The ack script combines the two steps required to acknowledge an alert.  This
script assumes it's run from some system other than the xymon server.  Pretty
straight forward: ::

    #!/bin/ksh
    
    ##############################################################
    # ack:      acknowledges xymon alerts
    # Author:   Doug O'Leary
    # Created:  10/04/14
    # Updated:
    ##############################################################
    
    usage()
    {   msg="$*"
        echo ''
        [[ ${#msg} -gt 0 ]] && echo "${msg}"
        print "Format: ack -h \${host}.\${test} -t \${min} -m \"\${message}\"\n"
        exit 1
    }
    
    [[ $# -eq 0 ]] && usage "Invalid number of commands" 
    Xymon="xymon"
    
    while getopts "h:t:m:" arg
    do
        case ${arg} in
            h)  Test=${OPTARG};;
            t)  Time=${OPTARG};;
            m)  Msg="${OPTARG}";;
        esac
    done
    
    Ttime=$(echo "${Time}" | sed 's/[0-9]//g')
    [[ ${#Ttime} -gt 0 ]] && usage "Invalid time: ${Time}"
    
    AI=$(ssh ${Xymon} "xymon localhost 'xymondlog ${Test}'"  | head -1 | \
        awk -F\| '{print $11}')
    [[ ${#AI} -eq 0 ]] && usage "Invalid host.test: ${Test}"
    
    ssh ${Xymon} "xymon localhost 'hobbitdack ${AI} ${Time} ${Msg}'"

dac:
++++

The dack script displays the results of a specific test.  Even simpler, but
it does save on typing: ::

    #!/bin/ksh
    
    ###############################################################
    # dack:    displays xymondlog details of a test
    # Author:  Doug O'Leary
    # Created: 10/04/14
    ###############################################################
    
    
    usage()
    {   msg="$*"
        echo ''
        [[ ${#msg} -gt 0 ]] && echo "${msg}"
        print "Format: dack \${host}.\${test}\n"
        exit 1
    }
    
    [[ $# -ne 1 ]] && usage "Invalid number of commands" 
    Xymon="xymon"
    Test=${1}
    
    ssh ${Xymon} "xymon localhost 'xymondlog ${Test}'"

Differentiating alerts:
-----------------------

This one was driving me bug nuts crazy.  On call, getting paged about
filesysems that belong to applications.  Go figure, they get a bit hinkey
if I go in and start eliminating files willy nilly.  In short, the UNIX
admin should not add, delete, or otherwise manipulate application data.
It's called Separation of Duties.  If I can't do anything about a full
filesystem, don't call me.  

Couldn't seem to get that one through.  That, or none of the local experts
knew how to do it.  Turns out, it's right there in the documentation.  

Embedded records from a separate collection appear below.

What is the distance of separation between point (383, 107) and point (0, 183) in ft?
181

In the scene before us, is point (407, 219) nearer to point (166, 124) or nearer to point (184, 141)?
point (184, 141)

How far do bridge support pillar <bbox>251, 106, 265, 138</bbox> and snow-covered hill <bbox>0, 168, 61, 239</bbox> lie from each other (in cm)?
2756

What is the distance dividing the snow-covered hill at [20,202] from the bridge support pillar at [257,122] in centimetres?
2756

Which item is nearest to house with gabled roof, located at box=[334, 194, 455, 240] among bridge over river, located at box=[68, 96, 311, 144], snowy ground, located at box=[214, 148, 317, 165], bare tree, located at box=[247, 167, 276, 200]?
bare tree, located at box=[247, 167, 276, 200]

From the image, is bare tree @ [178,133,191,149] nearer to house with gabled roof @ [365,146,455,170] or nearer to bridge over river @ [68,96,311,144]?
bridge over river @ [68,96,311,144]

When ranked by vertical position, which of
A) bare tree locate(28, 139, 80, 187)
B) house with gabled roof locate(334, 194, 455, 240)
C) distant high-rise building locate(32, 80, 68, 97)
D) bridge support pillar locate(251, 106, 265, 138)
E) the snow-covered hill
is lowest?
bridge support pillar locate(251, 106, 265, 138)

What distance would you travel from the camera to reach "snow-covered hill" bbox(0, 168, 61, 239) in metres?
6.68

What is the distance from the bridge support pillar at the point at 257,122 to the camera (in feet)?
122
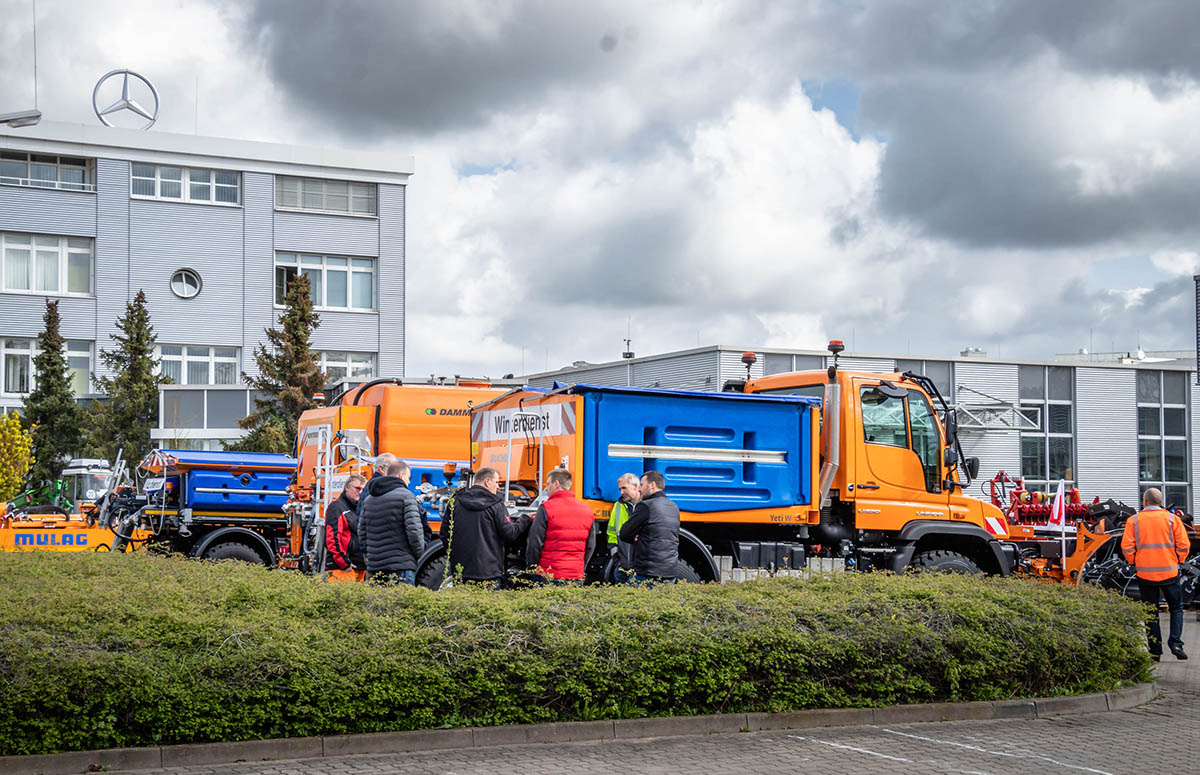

For clarity, there're two steps to getting this done:

*   Update the  analysis.cfg and add a GROUP parameter to the specific 
    filesysems.  In this example, I want /opt/app/ filesytems on 
    clients 1-3 to be in the *mw* group.  Everything else belongs to 
    *infra*

        HOST=%client[1-3]
            DISK /opt/app GROUP=mw 90 95
            DISK * GROUP=infra 90 05
        HOST=client4
            DISK /opt/app GROUP=dol 90 95
            DISK * GROUP=infra 90 05

*   The alerts.cfg is even easier.  Simply use GROUP name as the *host*,
    sending emails to whatever aliases you define: ::

        GROUP=mw
            MAIL $Middleware
        GROUP=dol
            MAIL $Dkoleary
        GROUP=infra
            MAIL=$Unix

Monitoring ntp:
---------------

The ntp monitoring in ver 4.3.17 doesn't work well.  It's constantly coming up
with false positives.  As good as everything else is, I'll give 'em this one.
It was a bit of a pain to figure out the correct way, but once I did, it's 
quite easy to set up.  Use the scripts below as is or as a model to design your
own custom scripts.

1.  Update the hosts.cfg and include files with your custom test.  In my case
    I disabled ntp (!ntp) and enabled lntp on all my hosts.  Verify, with 
    xymongrep that the test is coming out.  Xymongrep may not report the tests
    accurately for a few minutes.  Either wait, or restart xymon. ::

        # xymongrep lntp
        192.168.122.21 client1 # lntp
        192.168.122.22 client2 # lntp
        192.168.122.23 client3 # lntp
        192.168.122.25 client4 # lntp
        192.168.122.20 ldapsvr # lntp
        192.168.122.16 syslog # lntp
        192.168.122.15 xymon # lntp

2.  Create the monitoring script.  In short, you want to use xymongrep, loop
    through the hosts, running your test.  Based on the results, update the
    color and message, then call ``xymon localhost 'status...`` command. ::

        #!/bin/ksh
        
        export PATH=/bin:/sbin:/usr/bin:/usr/sbin:/usr/local/bin:/usr/local/sbin
        
        xymongrep lntp | while read ip host a tst
        do
            # echo "Checking on ${host}.${tst}"
            Out=$(ntpq -pn ${host} 2>&1)
            echo "${Out}" | grep -q '^\*[1-9]'
            if [ $? -eq 0 ]
            then
                color=green
                msg="Service ntp on ${host} is OK (up)
        
        Commmand: ntpq -pn ${host}
        ${Out}
        "
            else
                color=red
                msg="Service ntp on ${host} is NOT OK:
        
        Command: ntpq -pn ${host}
        ${Out}
        "
            fi
            xymon localhost "status ${host}.${tst} ${color} `date`
        
        ${msg}
        "
        done

3.  Create the xymon tasking, by creating a file in /etc/xymon/tasks.d with
    the following contents: ::

        # cat /etc/xymon/tasks.d/lntp
        [lntp]
            CMD /usr/local/bin/lntp
            INTERVAL 5m

4.  Restart xymon

Seems like it'd be pretty easy to script out just about anything you'd want
with that information.

Any rate, that's the answers to the three things that have been vexing me
with xymon.  Once I had some time to dedicate, it was fairly straight 
forward, but having someone blaze the trail's always easier...